Увидеть одного – одинаково, что увидеть всех. Поэтому никто не может сказать, умирают они или живут вечно. Они просто есть. Не живут и не умирают, а присутствуют на этом свете всегда, как правда и мечта. Ибо что значит жить? Идти неминуемо к смерти. Умирать во времени, двигаясь вместе с ним. Для чеберяйчиков время не движется. Вечность неподвижна, как вода в пруду. Всегда – и ныне. И наоборот: ныне – и всегда. Им присуще вечное сегодня, как богам, но они не боги, потому что никуда не идут и ни во что не вмешиваются. Им неизвестна торопливость, не знают они суеты, дрязг, все согласуют с солнцем, с луной, с временами года, с их постепенной сменой.

Вечный кругооборот.

Есть ли у них дети и взрослые? Никто не знает. Если не умирают, то нет старости, а если нет старости, то зачем расти? Наверное, они всегда молоды, ведь только молодые считают себя бессмертными.

Едят они хорошо и часто, как у князя, хотя и не работают. Что едят?

Может, росу, может, запахи цветов. Если так, то их знают хорошо пчелы.

Может, чеберяйчики и странствуют вместе с пчелами, перелетая с места на место, чтобы повсюду встречать людей, выглядывая из-под каждого гриба, из-под каждой ягодки, из-под каждого листочка.

Какая у них работа? Удивляться миру, его чудесам и богатствам, никогда не знаючи ни отдыха, ни усталости в этом удивлении. Еще – они разносят звуки.
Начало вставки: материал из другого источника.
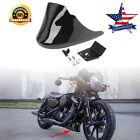 Front Chin Fairing Spoiler Fit for Harley Custom XL1200C XL883C Sportster JH1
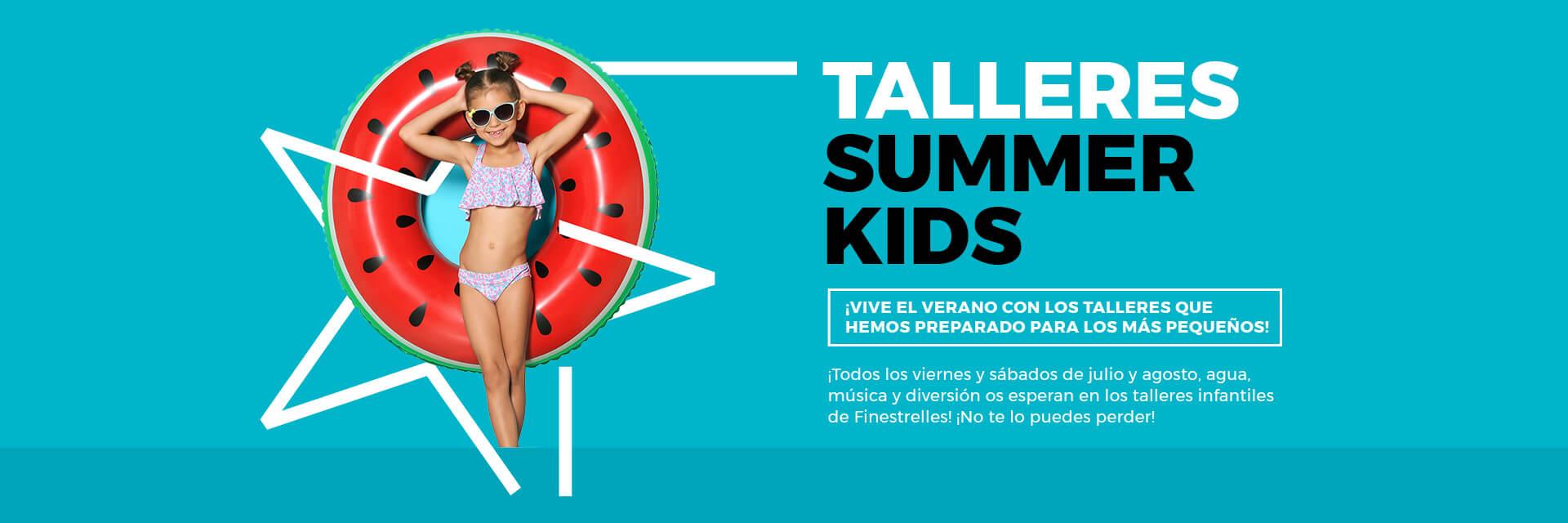 talleres_summer_kids_finestrelles_home
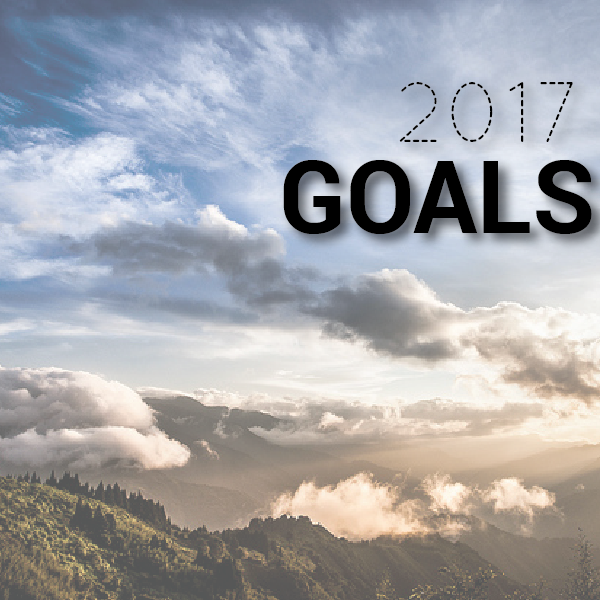 Top Four Goals For Distributors In 2017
Эхо – дело чеберяйчиков. Они охотно подхватывают каждый красивый звук и разносят его повсюду. Если же звук им не нравится, они никуда не хотят его нести и он умирает. Скажем, хрюканье дика. Или ругань плохого человека. Или…

Есть ли у чеберяйчиков золото? У них есть даже то, что до времени скрыто от людских глаз. Все скрыто под землей и под водой, это самое лучшее укрытие.

Есть ли у них имена? Плачут ли они? Пугаются ли? Знают ли воспоминания и молитвы? Существует ли среди них любовь?

На это не может быть однозначных ответов. Потому что чеберяйчиков много, и они, хотя и одинаковы, в то же время разные. Одни все время ждут чего-то страшного, как мы – конца света. Другие смеются. Третьи плачут, четвертые тащат в свое жилище кусочки дерева, всякую мелочь. Пятые любят одеваться. Шестые любят раздеваться. Некоторые боятся темноты. Другие боятся тишины. А кое-кто не переносит одиночества. Но все это мудрые страхи. Хуже тем, кто с перепугу стал невидимым даже для самих чеберяйчиков. Тогда таким перепуганным вешают на шею колокольчики, чтобы их, по крайней мере, было слышно, если уж не видно.

Зимой чеберяйчики преимущественно спят. Ну-ка проснись средь снегов – умрешь от тишины и таинственности. Ведь мир хотя и удивительный, но таинственный, и с этим ничего не поделаешь. Не помогут ни молитвы, ни книги, поможет разве лишь язык. Они влюблены в язык. У каждого чеберяйчика собственный язык. Как они понимают друг друга? Называют каждый свое. Тот – цветок, тот – ручеек, тот – дерево. А потом рассказывают друг другу, обмениваются словами-названиями. И все называется неодинаково, но всем понятно.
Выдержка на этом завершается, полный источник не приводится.